Pollitt was a close friend of Aubrey Beardsley and became a collector of his art alongside other examples of erotica. He was also close to Leonard Smithers, Beardsley's publisher, from whom he purchased pornography for his collection. In his last letter, written on his deathbed, Beardsley begged Smithers and Pollitt to destroy all his erotic drawings and work, a request which both men ignored.

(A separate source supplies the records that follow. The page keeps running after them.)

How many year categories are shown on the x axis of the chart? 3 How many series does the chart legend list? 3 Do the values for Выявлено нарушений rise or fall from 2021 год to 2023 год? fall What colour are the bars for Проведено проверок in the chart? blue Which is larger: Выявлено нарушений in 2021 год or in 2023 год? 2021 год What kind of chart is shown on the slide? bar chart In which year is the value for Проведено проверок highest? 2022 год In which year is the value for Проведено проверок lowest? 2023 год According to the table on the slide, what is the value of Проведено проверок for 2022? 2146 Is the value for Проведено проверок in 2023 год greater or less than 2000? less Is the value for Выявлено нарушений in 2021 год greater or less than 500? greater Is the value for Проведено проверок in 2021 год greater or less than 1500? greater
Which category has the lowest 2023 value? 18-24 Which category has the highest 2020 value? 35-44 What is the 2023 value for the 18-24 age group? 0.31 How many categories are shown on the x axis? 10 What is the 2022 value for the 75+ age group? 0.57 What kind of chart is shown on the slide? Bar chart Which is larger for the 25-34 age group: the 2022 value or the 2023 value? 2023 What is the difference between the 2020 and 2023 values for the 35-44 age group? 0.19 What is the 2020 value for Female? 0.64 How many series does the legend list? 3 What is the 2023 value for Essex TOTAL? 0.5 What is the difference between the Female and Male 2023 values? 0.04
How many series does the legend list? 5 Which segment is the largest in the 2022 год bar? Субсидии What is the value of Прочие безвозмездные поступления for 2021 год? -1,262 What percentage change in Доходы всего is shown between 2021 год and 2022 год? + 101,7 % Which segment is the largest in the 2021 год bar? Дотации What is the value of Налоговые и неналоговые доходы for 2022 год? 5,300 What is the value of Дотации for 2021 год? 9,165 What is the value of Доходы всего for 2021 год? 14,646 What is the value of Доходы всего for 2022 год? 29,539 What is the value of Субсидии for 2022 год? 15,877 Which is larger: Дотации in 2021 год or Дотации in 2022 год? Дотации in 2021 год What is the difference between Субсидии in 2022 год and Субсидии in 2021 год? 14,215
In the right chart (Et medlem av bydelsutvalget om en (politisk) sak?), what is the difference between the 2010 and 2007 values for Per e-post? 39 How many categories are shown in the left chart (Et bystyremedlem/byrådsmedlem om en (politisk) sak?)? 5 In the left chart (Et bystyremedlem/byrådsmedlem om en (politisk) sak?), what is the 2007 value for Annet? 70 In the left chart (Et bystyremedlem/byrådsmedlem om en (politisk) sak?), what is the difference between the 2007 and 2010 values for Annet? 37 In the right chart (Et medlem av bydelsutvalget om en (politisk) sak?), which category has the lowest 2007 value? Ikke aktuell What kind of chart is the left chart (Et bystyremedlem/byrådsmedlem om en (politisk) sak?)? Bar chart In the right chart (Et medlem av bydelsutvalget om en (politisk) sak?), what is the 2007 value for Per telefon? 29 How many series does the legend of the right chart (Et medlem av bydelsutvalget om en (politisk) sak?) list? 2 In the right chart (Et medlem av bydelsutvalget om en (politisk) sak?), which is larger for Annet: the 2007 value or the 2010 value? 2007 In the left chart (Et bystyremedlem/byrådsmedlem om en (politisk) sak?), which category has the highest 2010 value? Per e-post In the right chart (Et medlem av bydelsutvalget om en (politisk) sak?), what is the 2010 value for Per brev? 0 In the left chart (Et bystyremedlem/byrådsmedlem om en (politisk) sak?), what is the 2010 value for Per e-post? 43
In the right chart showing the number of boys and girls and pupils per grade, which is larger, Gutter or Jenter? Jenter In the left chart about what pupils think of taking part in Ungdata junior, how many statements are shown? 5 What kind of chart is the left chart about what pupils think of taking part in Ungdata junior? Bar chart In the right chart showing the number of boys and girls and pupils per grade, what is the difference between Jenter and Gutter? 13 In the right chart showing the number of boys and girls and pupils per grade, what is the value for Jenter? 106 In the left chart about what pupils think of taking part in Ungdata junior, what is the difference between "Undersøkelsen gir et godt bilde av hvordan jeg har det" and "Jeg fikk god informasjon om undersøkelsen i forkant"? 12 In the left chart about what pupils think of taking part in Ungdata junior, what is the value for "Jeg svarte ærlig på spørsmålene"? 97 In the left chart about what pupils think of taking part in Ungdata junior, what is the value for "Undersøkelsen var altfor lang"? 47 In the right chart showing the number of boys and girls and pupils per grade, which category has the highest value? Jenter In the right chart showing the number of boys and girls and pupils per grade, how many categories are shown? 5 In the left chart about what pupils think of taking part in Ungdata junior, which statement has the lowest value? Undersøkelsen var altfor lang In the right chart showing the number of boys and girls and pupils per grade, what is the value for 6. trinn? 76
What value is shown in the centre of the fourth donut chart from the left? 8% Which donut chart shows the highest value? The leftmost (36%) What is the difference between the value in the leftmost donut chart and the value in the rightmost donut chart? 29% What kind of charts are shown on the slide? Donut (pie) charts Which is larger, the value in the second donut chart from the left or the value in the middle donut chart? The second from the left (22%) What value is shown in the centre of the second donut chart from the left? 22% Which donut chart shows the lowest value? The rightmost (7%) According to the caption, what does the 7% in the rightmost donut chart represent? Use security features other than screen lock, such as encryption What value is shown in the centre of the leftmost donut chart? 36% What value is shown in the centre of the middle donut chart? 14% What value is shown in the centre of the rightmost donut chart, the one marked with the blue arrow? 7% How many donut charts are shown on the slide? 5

Pollitt was also a collector and sometime patron of James Abbott McNeill Whistler, and held an at-home exhibition of the artist's etchings in 1910. While Whistler began painting a portrait of Pollitt in 1896–1897, the painting was unfinished and ultimately destroyed. However, Whistler's lithographic portrait of Pollitt from 1896 and a drawing survive in the collection of the Art Institute of Chicago.

==Personal life==
In October 1897, following his return to Footlights to perform as Diane de Rougy, Pollitt met Aleister Crowley, and the two swiftly entered into a relationship. Crowley wrote that "I lived with Pollitt as his wife for some six months and he made a poet out of me." The relationship ultimately failed through Pollitt's unwillingness to take part in Crowley's interest in mysticism. This led to a quarrel, in which Crowley informed Pollitt that he did not fit into his plans for his life. Crowley quickly regretted the break-up, but they did not reconcile, and an accidental snub on Bond Street ultimately estranged Pollitt from his former lover. Crowley remained attached to Pollitt, who inspired a number of sonnets and other poems, and immortalized him in his 1910 book on homosexual love, The Scented Garden of Abdullah the Satirist of Shiraz. Finally, in his autobiography The Confessions of Aleister Crowley, he recalled the end of the relationship as a "lifelong regret."

The exact nature of Pollitt's relationship with Beardsley is unclear, although the two men shared a keen interest in erotica and possibly transvestism. Beardsley referred to Pollitt as "My best good friend," and created a bookplate specially for him that seemed to echo Pollitt's vision of his female alter-ego. Pollitt also sent risqué photographs of himself to their mutual friend Oscar Wilde.

==Later life==
In 1901 Pollitt was living in Marylebone, London. In August 1914 following the outbreak of World War I, he enlisted in the Royal Army Medical Corps and served as a Lance-Corporal of the 9159th regiment.

==In popular culture==
In E. F. Benson's 1896 novel The Babe B.A., the eponymous Babe is a barely disguised portrait of Pollitt as a student:

The Babe was a cynical old gentleman of twenty years of age, who played the banjo charmingly. In his less genial moments he spoke querulously of the monotony of the services of the Church of England, and of the hope-less respectability of M. Zola. His particular forte was dinner parties for six, skirt dancing and acting, and the performances of the duties of half-back at Rugby football. His dinner parties were selected with the utmost carelessness, his usual plan being to ask the first five people he met, provided he did not know them too intimately. With a wig of fair hair, hardly any rouge, and an ingenue dress, he was the image of Vesta Collins, and that graceful young lady might have practised before him, as before a mirror...

The furniture of his rooms was as various and as diverse as his accomplishments. Several of Mr. Aubrey Beardsley's illustrations from the Yellow Book, clustering round a large photograph of Botticelli's Primavera, which the Babe had never seen, hung above one of the broken sofas, and in his bookcase several numbers of The Yellow Book, which the Babe declared bitterly had turned grey in a single night, since the former artist had ceased to draw for it, were ranged side by side with Butler's Analogies, Mr. Sponge's Sporting Tour, and Miss Marie Corelli's Barabbas.